Increase the Number of Students: We can increase the number of students we admit each year without building new buildings, and increase the quality of learning all students receive as well. The key to growing our student body size, and increasing quality, is blended learning. Blended learning will allow us to better utilize our precious classroom and lab space, while simultaneously investing in course design and delivery. Blended learning will allow greater flexibility in class times, allowing current non-consumers to matriculate. Admitting more students, while holding down spending per pupil by increasing the utilization of high fixed costs investments (such as buildings), is the key to improved educational productivity (and lower tuition costs).
Improve Retention: The analytics revolution is upon us. We are at the point where we can, and should, be measuring, modeling and predicting student success based on data feeds from campus learning and student information systems. At-risk students can be identified early, and the efficacy of targeted interventions tracked.
Increase Applicants: Contributing to the open learning movement is more than just the right thing to do. Sharing the teaching and learning produced on campus with lifelong learners, and potential applicants, is simply good business sense. We do not need a top football or basketball team to attract national attention. Stanford is offering a free online course this fall on artificial intelligence, and so far over 120,000 people have signed up (not to mention all the amazing press coverage). Why can't every university follow this model?

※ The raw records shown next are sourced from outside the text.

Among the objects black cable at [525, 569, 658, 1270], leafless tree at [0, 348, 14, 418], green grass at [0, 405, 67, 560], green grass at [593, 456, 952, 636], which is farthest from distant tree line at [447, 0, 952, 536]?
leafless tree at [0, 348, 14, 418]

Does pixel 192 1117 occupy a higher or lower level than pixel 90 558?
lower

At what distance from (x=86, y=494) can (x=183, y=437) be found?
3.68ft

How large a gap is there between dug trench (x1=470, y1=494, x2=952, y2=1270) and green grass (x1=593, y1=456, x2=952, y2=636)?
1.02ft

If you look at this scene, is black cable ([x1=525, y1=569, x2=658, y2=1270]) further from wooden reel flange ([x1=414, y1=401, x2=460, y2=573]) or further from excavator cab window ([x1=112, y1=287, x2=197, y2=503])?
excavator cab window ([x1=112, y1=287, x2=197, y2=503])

Increase Alumni Giving: I have a theory that alumni giving will be directly proportional to the degree to which graduates can be integrated back into the campus experience. Courses built for blended learning have the advantage of being accessible from anywhere. What alumni would not want to have access to the course materials (lectures, readings etc.) and professors from their favorite courses? How many opportunities do we have to create mini-courses for alumni, also delivered in a blended format?
Grow Exports: The U.S. has the world's best system of higher ed. The rest of the world is massively under-served by postsecondary education. We can export our courses and degrees to highly motivated international students. Again, blended learning could allow much of this exported coursework to take place in the international students' home countries. They could come to the home campus for shorter time periods, and do much of the other work online.
The executive and academic leadership of every university should be asking the technology leader to submit detailed plans for increasing revenues, decreasing costs and improving quality. Campus technology leaders need to have a seat at the strategic table.
What would you add to this list?
When will it be common for the next university president to be recruited from a CIO position?